Facing especially wicked problems, social sector organizations are searching for powerful new methods to understand and address them. Design Thinking for the Greater Good goes in depth on both the how of using new tools and the why. As a way to reframe problems, ideate solutions, and iterate toward better answers, design thinking is already well established in the commercial world. Through ten stories of struggles and successes in fields like health care, education, agriculture, transportation, social services, and security, the authors show how collaborative creativity can shake up even the most entrenched bureaucracies—and provide a practical roadmap for readers to implement these tools.


Designing for Growth: A Design Thinking Tool Kit for Managers

Jeanne Liedtka and Tim Ogilvie educate readers in one of the hottest trends in business: "design thinking," or the ability to turn abstract ideas into practical applications for maximal business growth. Liedtka and Ogilvie cover the mind-set, techniques, and vocabulary of design thinking, unpack the mysterious connection between design and growth, and teach managers in a straightforward way how to exploit design's exciting potential.

Exemplified by Apple and the success of its elegant products and cultivated by high-profile design firms such as IDEO, design thinking unlocks creative right-brain capabilities to solve a range of problems. This approach has become a necessary component of successful business practice, helping managers turn abstract concepts into everyday tools that grow business while minimizing risk.


The Designing for Growth Field Book: A Step-by-Step Project Guide

In Designing for Growth: A Design Thinking Tool Kit for Managers (D4G), Jeanne Liedtka and Tim Ogilvie showed how design can boost innovation and drive growth. In this companion guide, also suitable as a stand-alone project workbook, the authors provide a step-by-step framework for applying the D4G toolkit and process to a particular project, systematically explaining how to address the four key questions of their design thinking approach.

The field book maps the flow of the design process within the context of a specific project and reminds readers of key D4G takeaways as they work. The text helps readers identify an opportunity, draft a design brief, conduct research, establish design criteria, brainstorm, develop concepts, create napkin pitches, make prototypes, solicit feedback from stakeholders, and run learning launches. The workbook demystifies tools that have traditionally been the domain of designers―from direct observation to journey mapping, storytelling, and storyboarding―that power the design thinking process and help businesses align around a project to realize its full potential.


Solving Problems with Design Thinking: Ten Stories of What Works

Design-oriented firms such as Apple and IDEO have demonstrated how design thinking can affect business results. However, most managers lack a sense of how to use this new approach for issues other than product development and sales growth. Solving Problems with Design Thinking details ten real-world examples of managers who successfully applied design methods at 3M, Toyota, IBM, Intuit, and SAP; entrepreneurial start-ups such as MeYou Health; and government and social sector organizations, including the City of Dublin and Denmark's The Good Kitchen.

EXERCISE OBJECTIVE:
From the design thinking text, name every field in which, according to the description of Design Thinking for the Greater Good, its stories of struggles and successes take place.

(Recorded data)
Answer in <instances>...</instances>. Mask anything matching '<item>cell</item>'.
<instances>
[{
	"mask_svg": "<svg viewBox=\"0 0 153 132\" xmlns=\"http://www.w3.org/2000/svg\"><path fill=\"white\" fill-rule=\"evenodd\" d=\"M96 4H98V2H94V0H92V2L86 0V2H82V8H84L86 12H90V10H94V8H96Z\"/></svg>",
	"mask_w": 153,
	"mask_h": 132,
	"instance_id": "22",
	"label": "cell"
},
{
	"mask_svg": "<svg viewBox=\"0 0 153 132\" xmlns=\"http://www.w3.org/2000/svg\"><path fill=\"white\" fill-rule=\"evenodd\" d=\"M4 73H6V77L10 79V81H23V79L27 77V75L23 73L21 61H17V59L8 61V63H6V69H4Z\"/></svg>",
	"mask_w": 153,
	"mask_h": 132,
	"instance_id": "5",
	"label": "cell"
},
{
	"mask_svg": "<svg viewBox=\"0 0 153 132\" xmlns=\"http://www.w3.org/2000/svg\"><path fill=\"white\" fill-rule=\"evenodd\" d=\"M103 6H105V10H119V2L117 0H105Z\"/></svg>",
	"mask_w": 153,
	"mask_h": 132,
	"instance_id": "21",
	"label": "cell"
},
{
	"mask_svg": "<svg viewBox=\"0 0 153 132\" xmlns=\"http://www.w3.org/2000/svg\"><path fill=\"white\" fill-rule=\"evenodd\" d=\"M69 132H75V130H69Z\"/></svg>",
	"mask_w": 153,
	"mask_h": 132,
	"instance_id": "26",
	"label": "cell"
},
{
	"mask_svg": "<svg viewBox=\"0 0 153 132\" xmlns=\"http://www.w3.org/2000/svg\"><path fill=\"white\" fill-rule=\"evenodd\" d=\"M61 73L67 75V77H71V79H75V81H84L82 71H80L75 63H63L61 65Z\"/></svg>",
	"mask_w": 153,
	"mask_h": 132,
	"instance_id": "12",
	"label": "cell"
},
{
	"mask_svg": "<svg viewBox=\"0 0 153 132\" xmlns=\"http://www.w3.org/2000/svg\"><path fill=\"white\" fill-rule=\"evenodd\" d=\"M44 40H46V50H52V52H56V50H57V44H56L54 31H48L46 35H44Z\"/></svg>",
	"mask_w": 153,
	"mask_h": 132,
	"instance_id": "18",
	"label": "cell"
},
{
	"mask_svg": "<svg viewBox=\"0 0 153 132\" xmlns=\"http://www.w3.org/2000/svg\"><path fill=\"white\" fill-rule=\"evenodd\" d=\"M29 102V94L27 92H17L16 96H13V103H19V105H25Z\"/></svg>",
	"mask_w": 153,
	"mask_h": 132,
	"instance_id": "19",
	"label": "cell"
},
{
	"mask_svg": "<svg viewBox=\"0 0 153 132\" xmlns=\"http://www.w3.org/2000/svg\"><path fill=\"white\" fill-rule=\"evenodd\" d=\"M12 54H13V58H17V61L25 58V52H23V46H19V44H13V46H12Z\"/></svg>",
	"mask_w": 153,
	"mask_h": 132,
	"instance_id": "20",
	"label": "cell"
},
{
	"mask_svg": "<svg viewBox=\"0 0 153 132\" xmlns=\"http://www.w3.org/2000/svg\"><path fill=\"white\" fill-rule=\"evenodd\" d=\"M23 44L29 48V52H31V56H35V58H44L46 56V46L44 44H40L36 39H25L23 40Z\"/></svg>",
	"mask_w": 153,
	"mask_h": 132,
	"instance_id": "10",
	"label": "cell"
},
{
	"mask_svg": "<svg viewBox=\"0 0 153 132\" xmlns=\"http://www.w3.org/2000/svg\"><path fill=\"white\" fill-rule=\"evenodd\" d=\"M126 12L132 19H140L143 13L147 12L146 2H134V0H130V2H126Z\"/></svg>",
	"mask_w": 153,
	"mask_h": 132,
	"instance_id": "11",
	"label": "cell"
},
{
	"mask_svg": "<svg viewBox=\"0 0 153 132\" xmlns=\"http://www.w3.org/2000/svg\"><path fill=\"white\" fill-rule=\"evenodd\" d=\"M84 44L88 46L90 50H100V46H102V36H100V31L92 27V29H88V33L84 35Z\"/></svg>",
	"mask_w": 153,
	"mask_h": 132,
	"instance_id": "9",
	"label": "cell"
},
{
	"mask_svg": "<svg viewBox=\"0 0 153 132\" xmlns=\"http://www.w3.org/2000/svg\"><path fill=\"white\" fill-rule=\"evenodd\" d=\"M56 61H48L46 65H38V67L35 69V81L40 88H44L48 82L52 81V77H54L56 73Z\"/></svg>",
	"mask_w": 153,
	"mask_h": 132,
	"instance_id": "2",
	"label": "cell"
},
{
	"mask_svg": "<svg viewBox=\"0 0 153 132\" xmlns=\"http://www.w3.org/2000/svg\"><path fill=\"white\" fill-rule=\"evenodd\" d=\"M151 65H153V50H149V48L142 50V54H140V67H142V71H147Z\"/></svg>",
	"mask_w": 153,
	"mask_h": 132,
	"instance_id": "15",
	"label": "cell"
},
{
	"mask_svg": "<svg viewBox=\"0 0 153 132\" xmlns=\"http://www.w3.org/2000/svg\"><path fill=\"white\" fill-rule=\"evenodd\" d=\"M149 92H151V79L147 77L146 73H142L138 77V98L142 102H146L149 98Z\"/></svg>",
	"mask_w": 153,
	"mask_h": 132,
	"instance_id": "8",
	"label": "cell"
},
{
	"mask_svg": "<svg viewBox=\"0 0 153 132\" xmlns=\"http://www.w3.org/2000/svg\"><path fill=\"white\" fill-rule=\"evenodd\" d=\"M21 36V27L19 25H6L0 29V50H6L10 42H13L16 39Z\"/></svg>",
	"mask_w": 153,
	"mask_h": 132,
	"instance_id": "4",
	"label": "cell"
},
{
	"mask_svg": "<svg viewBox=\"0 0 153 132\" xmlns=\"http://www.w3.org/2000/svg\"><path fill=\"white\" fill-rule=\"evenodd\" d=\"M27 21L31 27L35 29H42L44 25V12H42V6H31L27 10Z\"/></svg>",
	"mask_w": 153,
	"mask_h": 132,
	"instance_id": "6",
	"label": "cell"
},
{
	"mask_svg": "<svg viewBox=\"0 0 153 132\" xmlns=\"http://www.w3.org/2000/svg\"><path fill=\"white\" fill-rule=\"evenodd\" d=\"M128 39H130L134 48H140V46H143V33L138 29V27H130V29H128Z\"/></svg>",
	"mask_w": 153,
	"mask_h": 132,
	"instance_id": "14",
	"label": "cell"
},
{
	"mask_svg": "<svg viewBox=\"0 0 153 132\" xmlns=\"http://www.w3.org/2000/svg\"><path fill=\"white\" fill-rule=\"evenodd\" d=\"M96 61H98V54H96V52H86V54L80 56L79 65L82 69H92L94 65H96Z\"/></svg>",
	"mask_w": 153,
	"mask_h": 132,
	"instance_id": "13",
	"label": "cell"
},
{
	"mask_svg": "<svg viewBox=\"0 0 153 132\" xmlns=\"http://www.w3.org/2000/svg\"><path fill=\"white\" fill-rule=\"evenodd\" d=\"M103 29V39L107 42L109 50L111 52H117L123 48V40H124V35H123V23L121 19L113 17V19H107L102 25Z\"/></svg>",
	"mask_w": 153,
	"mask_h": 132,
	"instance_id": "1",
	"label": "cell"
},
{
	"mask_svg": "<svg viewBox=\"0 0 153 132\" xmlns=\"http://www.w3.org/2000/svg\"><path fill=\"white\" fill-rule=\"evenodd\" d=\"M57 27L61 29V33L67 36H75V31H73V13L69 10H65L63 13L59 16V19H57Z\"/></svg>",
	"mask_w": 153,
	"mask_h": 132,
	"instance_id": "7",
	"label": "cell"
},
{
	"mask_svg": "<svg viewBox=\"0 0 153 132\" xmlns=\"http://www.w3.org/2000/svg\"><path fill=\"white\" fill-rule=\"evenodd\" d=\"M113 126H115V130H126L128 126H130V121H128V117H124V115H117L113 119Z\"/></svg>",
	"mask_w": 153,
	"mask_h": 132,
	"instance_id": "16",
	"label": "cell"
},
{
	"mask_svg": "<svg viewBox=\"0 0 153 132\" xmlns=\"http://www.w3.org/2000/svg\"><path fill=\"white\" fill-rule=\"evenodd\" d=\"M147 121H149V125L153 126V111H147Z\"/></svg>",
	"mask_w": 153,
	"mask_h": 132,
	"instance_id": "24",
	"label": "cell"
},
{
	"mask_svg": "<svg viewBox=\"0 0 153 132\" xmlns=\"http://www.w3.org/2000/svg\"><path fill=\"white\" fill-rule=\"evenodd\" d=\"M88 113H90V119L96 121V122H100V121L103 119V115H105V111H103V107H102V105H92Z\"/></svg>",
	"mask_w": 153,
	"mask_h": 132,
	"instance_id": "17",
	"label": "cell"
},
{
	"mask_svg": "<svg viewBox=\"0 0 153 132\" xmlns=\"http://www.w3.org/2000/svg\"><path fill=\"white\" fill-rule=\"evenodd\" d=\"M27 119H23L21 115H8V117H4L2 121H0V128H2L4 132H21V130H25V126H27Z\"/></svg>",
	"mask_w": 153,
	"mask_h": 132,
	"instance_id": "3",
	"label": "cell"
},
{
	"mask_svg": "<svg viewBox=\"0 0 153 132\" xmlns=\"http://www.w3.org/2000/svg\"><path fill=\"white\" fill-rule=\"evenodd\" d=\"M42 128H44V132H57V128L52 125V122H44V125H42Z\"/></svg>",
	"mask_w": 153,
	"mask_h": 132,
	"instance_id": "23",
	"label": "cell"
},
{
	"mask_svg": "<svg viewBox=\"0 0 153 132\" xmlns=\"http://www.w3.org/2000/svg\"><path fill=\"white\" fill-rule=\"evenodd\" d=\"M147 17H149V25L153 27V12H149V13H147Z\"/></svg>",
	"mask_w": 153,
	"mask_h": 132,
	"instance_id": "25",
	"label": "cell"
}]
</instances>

WRITTEN RESPONSE:
- Health care
- Education
- Agriculture
- Transportation
- Social services
- Security